Common Attributes of Jurassic Tight Gas Sand Reservoirs, Greater Gulf Coast Basin
Steve J. Blanke
Anadarko Petroleum Corporation, The Woodlands, Texas
Multiple TCF tight-gas sand reserves have been recently discovered in the Upper Jurassic (Kimmeridgian-Tithonian) “Bossier” play in two discrete regions within the greater Gulf Coast basin. In both the western margin of the East Texas basin and the Vernon field area of the North Louisiana salt basin, active exploration and development drilling programs indicate the potential of a much larger undiscovered gas resource over at least a 200 mile long fairway that has previously been unrecognized or undervalued in the upper Gulf Coast basin. Regional geological studies and knowledge gained from field development in east Texas and north Louisiana have revealed a number of common play attributes:
- Both areas are characterized by low to moderate sand/shale ratios within distal deltaic and outer shelf deposits. Thick shale units provide vertical and lateral seals that aid both in maintaining pressure compartmentalization, and induced fracture containment during completion. In some areas, transgressive limestones provide important regional pressure topseals.
- Though little has been published on the source bed potential of Kimmeridgian and Tithonian shales within these basins, new geochemical data and basin modeling studies show that over most of the play area, the encasing Bossier shales exhibit adequate organic content (up to 15% TOC) and thermal maturity (greater than 1.2 %Ro) to be considered potential source beds. This precludes the necessity of long-distance secondary migration within these rather laterally discontinuous sandstone deposits.
- Both plays demonstrate some degree of overpressuring, ranging from 0.65—0.95 psi/ft., with the higher values generally coincident with greater present-day burial depths. Thermal cracking of original oil accumulations appears to be a significant contributor to overpressuring, as thin section photomicrographs from gas reservoirs commonly show evidence of pyrobitumen. Basin modeling studies indicate a minimum burial depth of 11,000 feet is necessary to have initiated thermal cracking of oil, a depth that is coincident with observed geopressure trends in these basins. Late-stage faulting and salt diaprism have resulted in localized breaching of the pressure seals in some areas.
- At the depths necessary for adequate thermal maturity and overpressuring, diagenesis, most notably quartz overgrowths, can dramatically reduce reservoir quality. Without a mechanism present for retarding this diagenesis, these reservoirs usually flow non-economic rates of gas.
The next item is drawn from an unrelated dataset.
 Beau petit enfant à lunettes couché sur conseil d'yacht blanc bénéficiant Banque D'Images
However, reservoirs demonstrating structural or stratigraphic traps at the time of peak hydrocarbon generation and migration are those in which the majority of economic reserves have been found.
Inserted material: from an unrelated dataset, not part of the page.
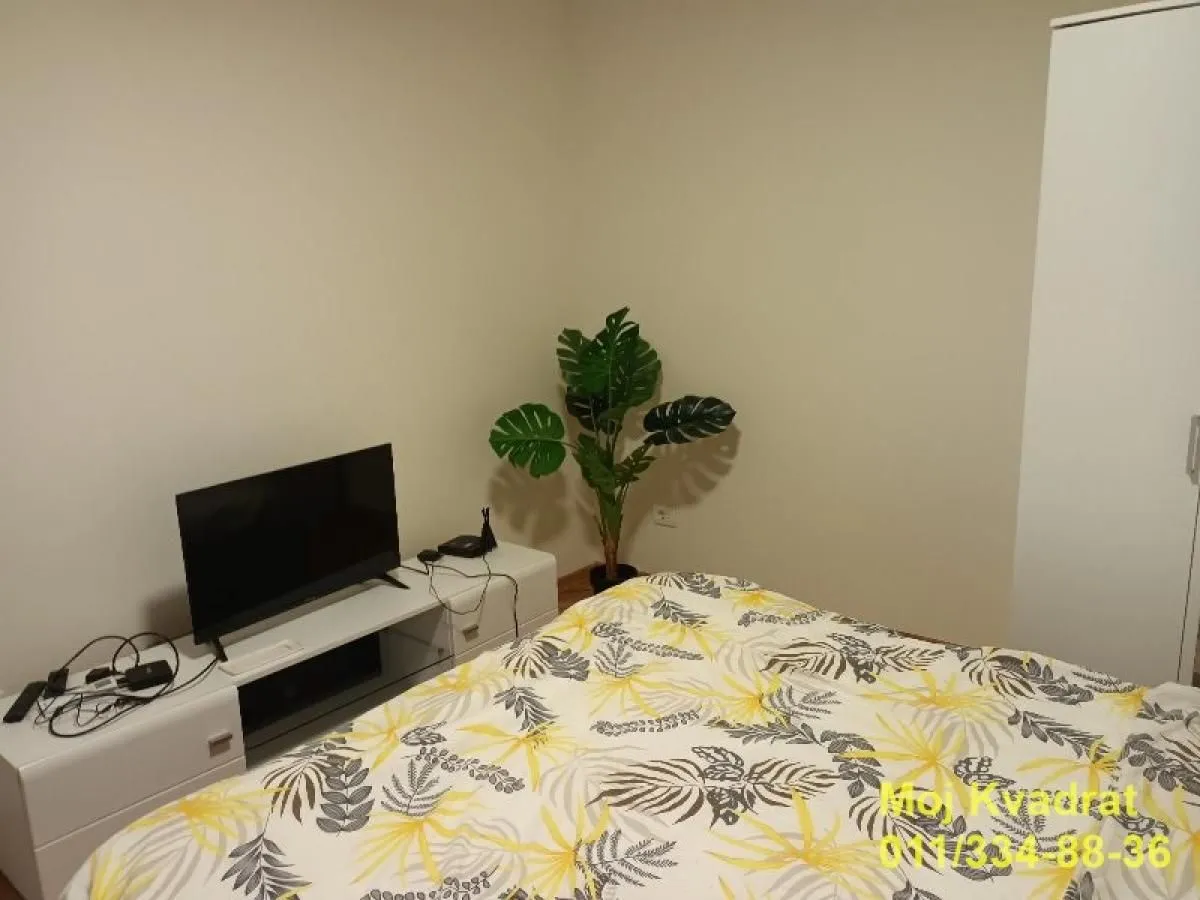 Furnished bedroom with a double bed, TV, and wardrobe.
- Taken as a whole, these reservoirs exhibit a great deal of heterogeneity. Though intervals exhibiting permeability as low as 0.001 millidarcies provide the bulk of a well’s reserves over its lifetime, thin zones of enhanced permeability up to 0.2 millidarcies are responsible for the bulk of a well’s post-fracture high deliverability.
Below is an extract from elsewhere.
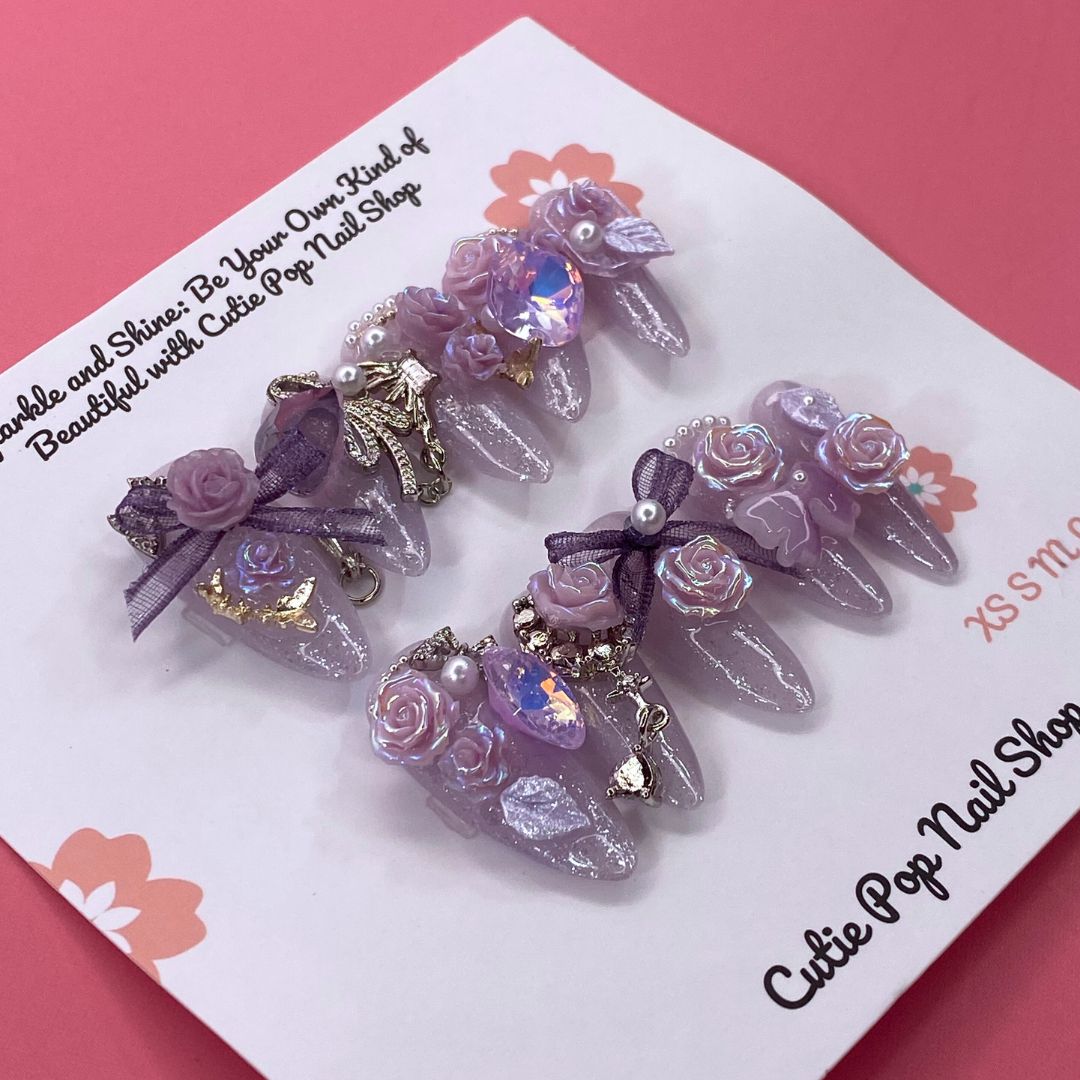 Bougie Bling 16 press-on nails by CutiePop Nail Shop feature medium-length almond-shaped nails in a shimmering lavender-purple glitter base, adorned with ornate 3D gem clusters and delicate rhinestone accents. Each nail is meticulously hand-sculpted to create a luxurious, playful-glam statement manicure. Includes 10 reusable nails, jelly adhesive tabs, a mini nail file, and a cuticle stick.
Initially both the East Texas and North Louisiana Bossier field areas appeared to represent classic basin-centered gas characteristics, i.e., wide spread, low-permeability, over-pressured gas reservoirs with little or no down dip water production. However, new insights gained from full scale field development have shown that reservoir quality is highly dependent upon many of the same conditions governing more conventional gas plays. A full understanding of the reservoir, including depositional environment, timing of trap development, hydrocarbon maturation and tectonic history is necessary to maximize the full potential of the Bossier tight gas sand play.